:: Vorliegender Textauszug ::
┌──
Danza y Movimiento startete Anfang der neunziger Jahre mit dem Import von Salsa-, Son- und Tango-Platten aus Lateinamerika. Ein eigener Laden und erste eigene Plattenveröffentlichungen kamen im Laufe der Zeit dazu, bevor der allgemeine Buena Vista-Kuba-Boom mit anschließender Katerstimmung das Kleinlabel zurückwarf. Ein Gespräch mit Betreiber Matthias Möbius.

taz hamburg: In der Hamburger Salsa- und Tangoszene seid ihr bestens bekannt und Hauslieferant in Sachen lateinamerikanischer Musik. Wie begann die Geschichte von Danza y Movimiento?

Matthias Möbius: Der Name ist früher entstanden als Label und Vertrieb. Ich bin Mitte der achtziger Jahre als Schauspieler nach Ecuador gegangen, um mich im Tanzbereich weiterzubilden. Dort habe ich gemeinsam mit der Tänzerin Lira Mosquera ein Studio für Tanz und Bewegung gegründet und eigene Bühnenproduktionen auf die Beine gestellt. Da entstand der Name Danza y Movimiento, dem ich treu geblieben bin. Zurück in Deutschland, haben wir begonnen, Salsakurse in Hamburg und später auch in Kuba anzubieten. Die Teilnehmer haben uns nach Musik gefragt, und wir haben dann CDs aus Ecuador und Kolumbien mitgebracht. Kontakte zu Labeln wie Fuentes in Kolumbien entstanden, unser erster Mail-Order-Katalog wurde 1993 aufgelegt.

Wie kam es zur ersten eigenen Plattenproduktion unter dem Sig-net Danza y Movimiento?

Die erste CD war eine Lizenzproduktion, ein kolumbianischer Salsa-Sampler, der aus der Zusammenarbeit mit Discos Fuentes entstand. Ich habe mir aus deren Archiv Stücke gepickt, die Rechte angekauft und die CD herausgebracht. Damit hatten wir Erfolg und haben gute Kritiken erhalten, sogar in der El País wurde das Album rezensiert. Das war 1997, und seitdem erhalten wir regelmäßig Demotapes von Künstlern, die bei uns ein Album veröffentlichen möchten. Derzeit sind es vier bis fünf Anfragen pro Woche. In 99 Prozent der Fälle kommt es allerdings nicht zur Zusammenarbeit.

Woran liegt das?
└──
:: Arbeitsfragen ::
• 1. Schreiben Sie den Abschnitt des Interviews über Danza y Movimiento wortgetreu nieder, der mit den Worten „Matthias Möbius: Der“ beginnt und mit „wurde 1993 aufgelegt.“ endet.
• 2. In welchem Jahr wurde laut dem Interview über Danza y Movimiento der erste Mail-Order-Katalog aufgelegt?

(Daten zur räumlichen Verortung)
┌──
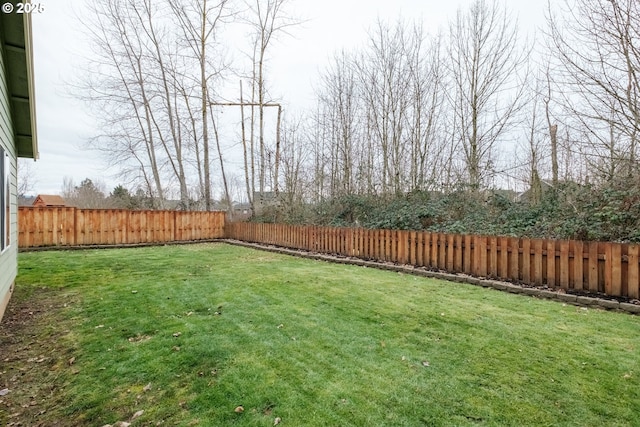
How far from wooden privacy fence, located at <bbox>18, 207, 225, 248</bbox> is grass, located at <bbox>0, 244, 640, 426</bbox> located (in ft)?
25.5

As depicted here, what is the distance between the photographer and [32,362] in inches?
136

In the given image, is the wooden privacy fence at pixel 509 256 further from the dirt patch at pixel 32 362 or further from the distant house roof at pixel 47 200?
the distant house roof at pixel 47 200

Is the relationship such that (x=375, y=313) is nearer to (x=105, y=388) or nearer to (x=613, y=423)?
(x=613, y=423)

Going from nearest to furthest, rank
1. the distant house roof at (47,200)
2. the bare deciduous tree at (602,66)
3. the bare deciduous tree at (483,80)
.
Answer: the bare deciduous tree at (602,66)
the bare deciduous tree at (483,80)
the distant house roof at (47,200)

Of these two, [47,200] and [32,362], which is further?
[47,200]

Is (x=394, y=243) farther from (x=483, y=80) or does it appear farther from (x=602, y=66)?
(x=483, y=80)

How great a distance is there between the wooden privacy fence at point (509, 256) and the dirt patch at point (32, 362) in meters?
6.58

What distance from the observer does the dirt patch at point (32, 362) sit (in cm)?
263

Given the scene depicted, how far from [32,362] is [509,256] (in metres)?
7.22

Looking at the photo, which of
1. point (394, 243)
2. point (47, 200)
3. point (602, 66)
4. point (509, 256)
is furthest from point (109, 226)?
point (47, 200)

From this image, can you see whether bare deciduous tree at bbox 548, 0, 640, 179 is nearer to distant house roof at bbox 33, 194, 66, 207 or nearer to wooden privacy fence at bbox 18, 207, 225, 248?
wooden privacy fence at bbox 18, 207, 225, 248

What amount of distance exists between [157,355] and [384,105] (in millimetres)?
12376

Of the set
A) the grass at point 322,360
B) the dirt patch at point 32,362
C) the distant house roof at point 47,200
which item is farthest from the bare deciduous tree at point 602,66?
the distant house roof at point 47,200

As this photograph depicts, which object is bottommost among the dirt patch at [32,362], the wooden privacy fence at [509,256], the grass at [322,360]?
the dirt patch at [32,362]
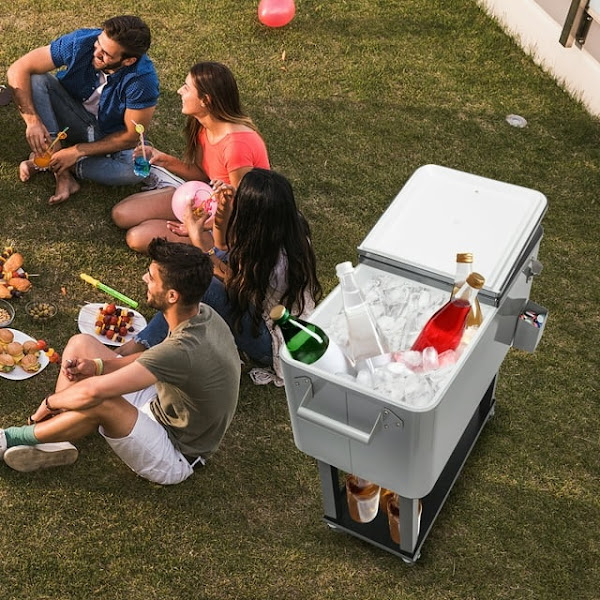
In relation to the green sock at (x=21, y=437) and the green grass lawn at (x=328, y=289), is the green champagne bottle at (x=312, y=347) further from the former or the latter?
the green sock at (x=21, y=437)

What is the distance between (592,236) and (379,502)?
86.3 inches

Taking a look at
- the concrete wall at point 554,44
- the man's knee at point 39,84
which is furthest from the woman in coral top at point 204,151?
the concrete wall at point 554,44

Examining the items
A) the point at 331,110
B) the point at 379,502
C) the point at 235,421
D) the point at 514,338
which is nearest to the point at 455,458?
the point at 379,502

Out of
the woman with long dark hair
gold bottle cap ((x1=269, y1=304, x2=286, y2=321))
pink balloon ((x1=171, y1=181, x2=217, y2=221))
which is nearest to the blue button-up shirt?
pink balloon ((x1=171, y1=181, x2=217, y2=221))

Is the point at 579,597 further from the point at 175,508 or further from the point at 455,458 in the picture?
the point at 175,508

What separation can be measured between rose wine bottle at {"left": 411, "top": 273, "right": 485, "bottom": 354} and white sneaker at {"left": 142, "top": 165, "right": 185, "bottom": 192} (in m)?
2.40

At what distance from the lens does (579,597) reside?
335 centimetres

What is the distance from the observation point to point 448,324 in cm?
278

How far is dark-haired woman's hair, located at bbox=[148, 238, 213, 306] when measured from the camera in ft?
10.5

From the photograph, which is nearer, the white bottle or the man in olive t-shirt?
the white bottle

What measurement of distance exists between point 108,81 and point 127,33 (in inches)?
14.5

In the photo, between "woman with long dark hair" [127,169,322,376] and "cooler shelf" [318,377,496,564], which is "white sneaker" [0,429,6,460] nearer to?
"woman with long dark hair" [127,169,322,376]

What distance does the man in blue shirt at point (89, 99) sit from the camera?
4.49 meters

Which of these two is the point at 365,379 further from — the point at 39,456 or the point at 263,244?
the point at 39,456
└──
:: Lösungen ::
• 1.
Matthias Möbius: Der Name ist früher entstanden als Label und Vertrieb. Ich bin Mitte der achtziger Jahre als Schauspieler nach Ecuador gegangen, um mich im Tanzbereich weiterzubilden. Dort habe ich gemeinsam mit der Tänzerin Lira Mosquera ein Studio für Tanz und Bewegung gegründet und eigene Bühnenproduktionen auf die Beine gestellt. Da entstand der Name Danza y Movimiento, dem ich treu geblieben bin. Zurück in Deutschland, haben wir begonnen, Salsakurse in Hamburg und später auch in Kuba anzubieten. Die Teilnehmer haben uns nach Musik gefragt, und wir haben dann CDs aus Ecuador und Kolumbien mitgebracht. Kontakte zu Labeln wie Fuentes in Kolumbien entstanden, unser erster Mail-Order-Katalog wurde 1993 aufgelegt.

• 2. Im Jahr 1993.